Phase-encoded oscillating neural networks (ONNs) provide significant advantages over traditional von Neumann architectures built with metal-oxide-semiconductor (CMOS) technologies for solving complex optimization problems. These networks promise ultralow power consumption and rapid computational performance through a neuromorphic approach. They can be realized with phase-transition materials like vanadium dioxide (VO₂), which has drawn growing interest in the phase-change materials research community due to its remarkable low-power electrical and optical switching properties, near-room-temperature operation (68 °C), scalability, high endurance, high-frequency performance, and CMOS compatibility. Integrating VO₂ into large networks of oscillators on a silicon platform poses challenges related to stabilizing the correct oxidation state and fabricating structures with predictable, low-variability electrical behavior. This work addresses these challenges by studying the effects of various annealing parameters applied through slow thermal annealing, flash annealing, and rapid thermal annealing on the formation of VO₂ polycrystalline structures. An optimal substrate stack configuration, employing a hafnium oxide (HfO₂) interlayer between the silicon substrate and the vanadium oxide layer, is proposed to minimize device variability. Material and electrical characterizations are performed to assess device quality, and a step-by-step recipe for building reproducible VO₂ oscillators is presented.
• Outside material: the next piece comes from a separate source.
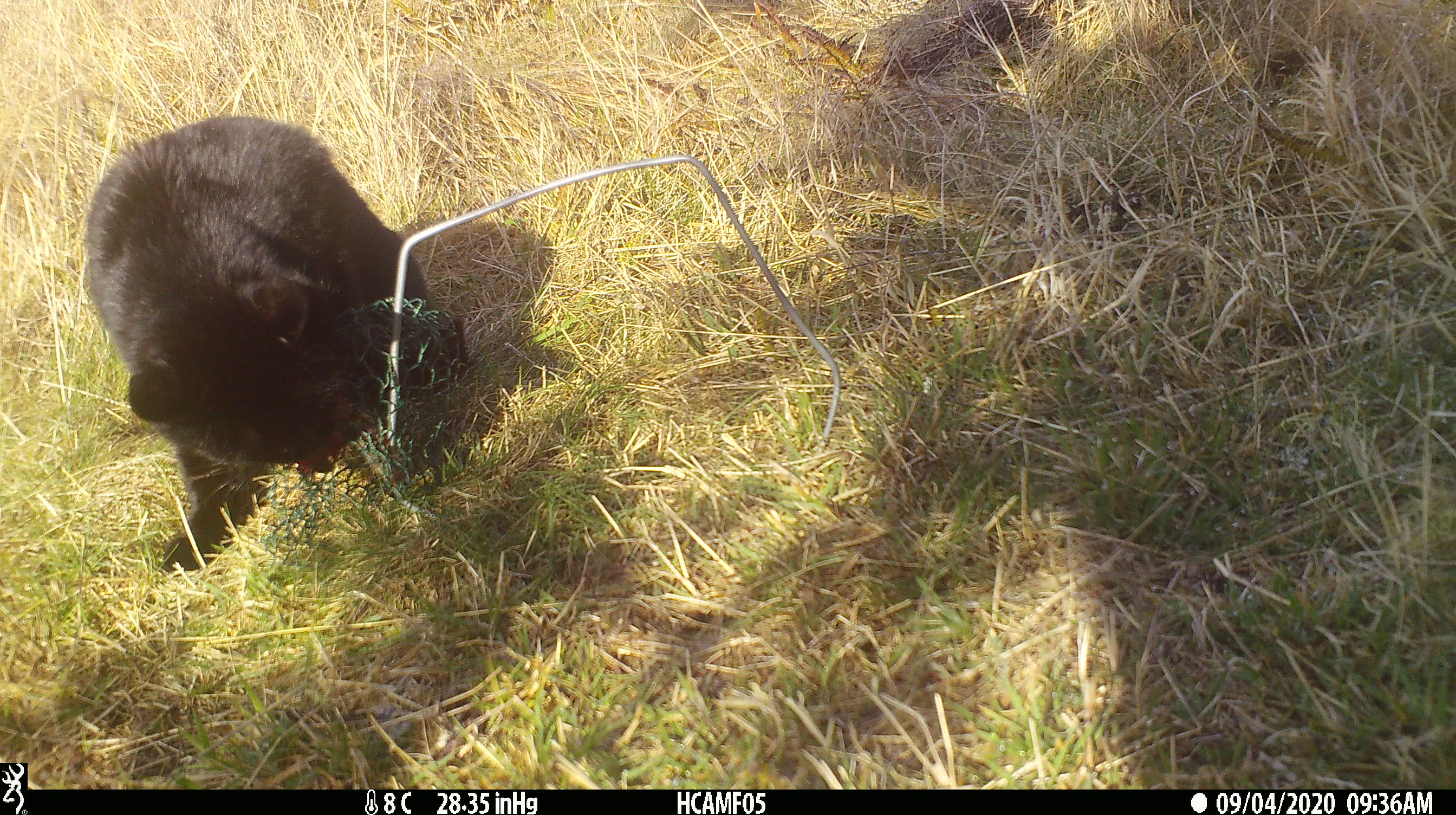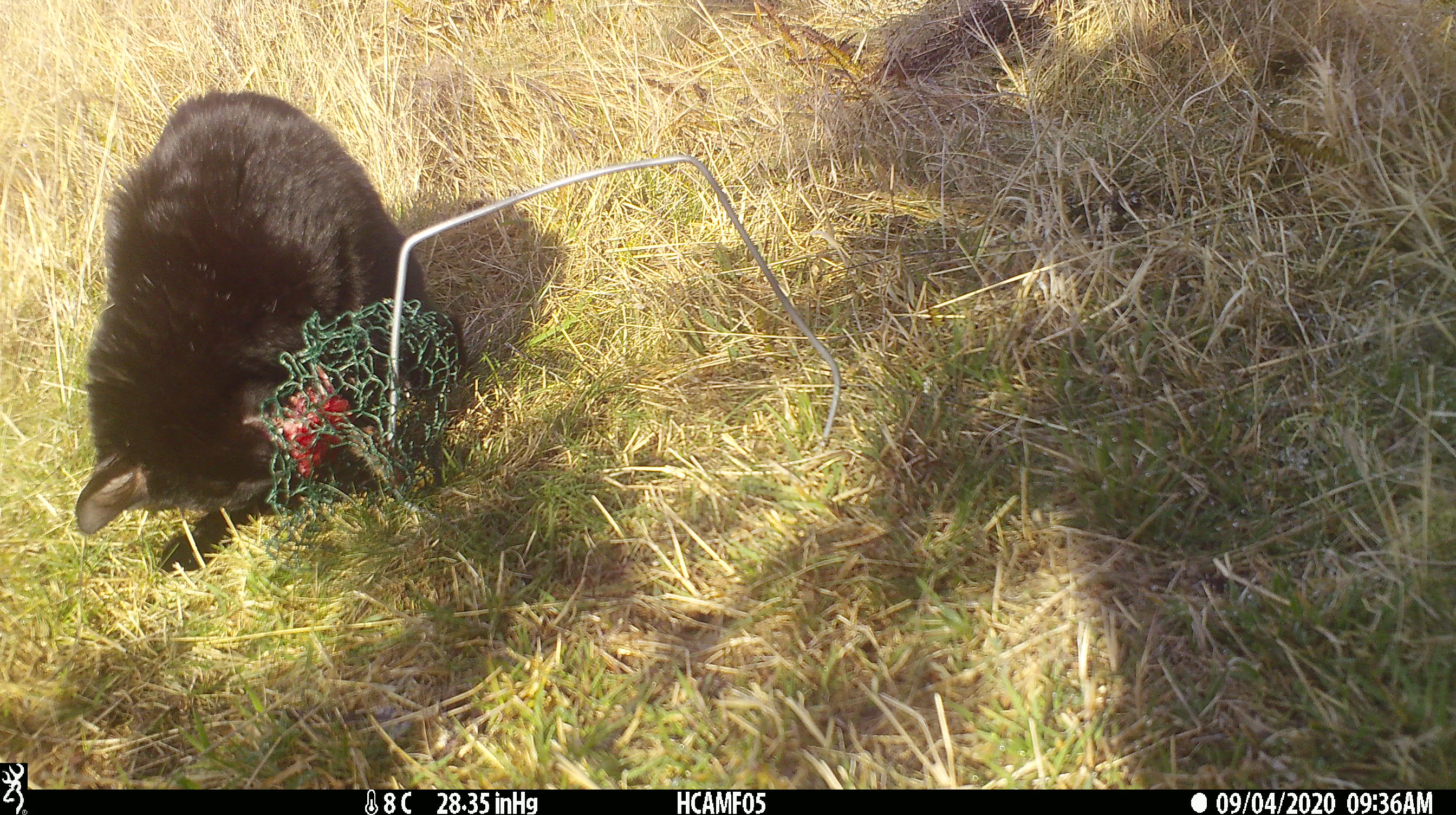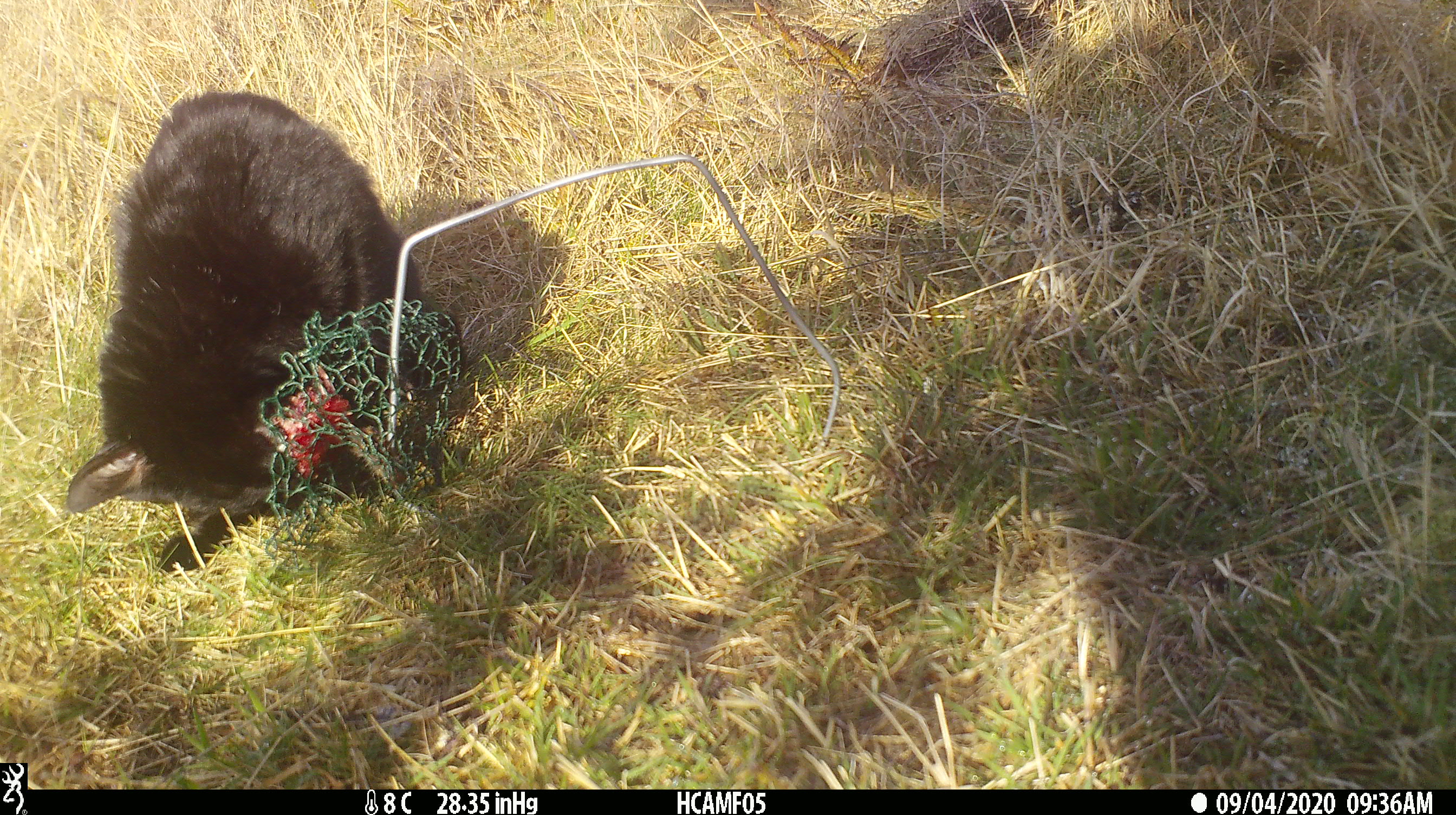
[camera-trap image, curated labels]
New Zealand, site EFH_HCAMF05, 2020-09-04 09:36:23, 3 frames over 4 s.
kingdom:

Up to nine of these oscillators are contacted simultaneously to create an ONN, solving nondeterministic polynomial time complexity problems, including Graph Coloring, Max-cut, and Max-3SAT. Using sub-harmonic injection locking techniques, the solution space is binarized, achieving optimal solutions within 25 oscillation cycles. Additionally, this study explores the use of VO₂ to develop brain-inspired FitzHugh-Nagumo neurons. A self-coupling synapse enables the generation of complex firing patterns, such as mixed-mode oscillations, promising for time-dependent computing problems. Compared to Kuramoto-based relaxation oscillators, FitzHugh-Nagumo oscillators demonstrate superior stability and circuit simplicity, excelling in pattern recognition applications. We demonstrate power efficiency and scalability surpassing current commercial technologies, paving the way for large-scale implementation of VO₂ ONNs.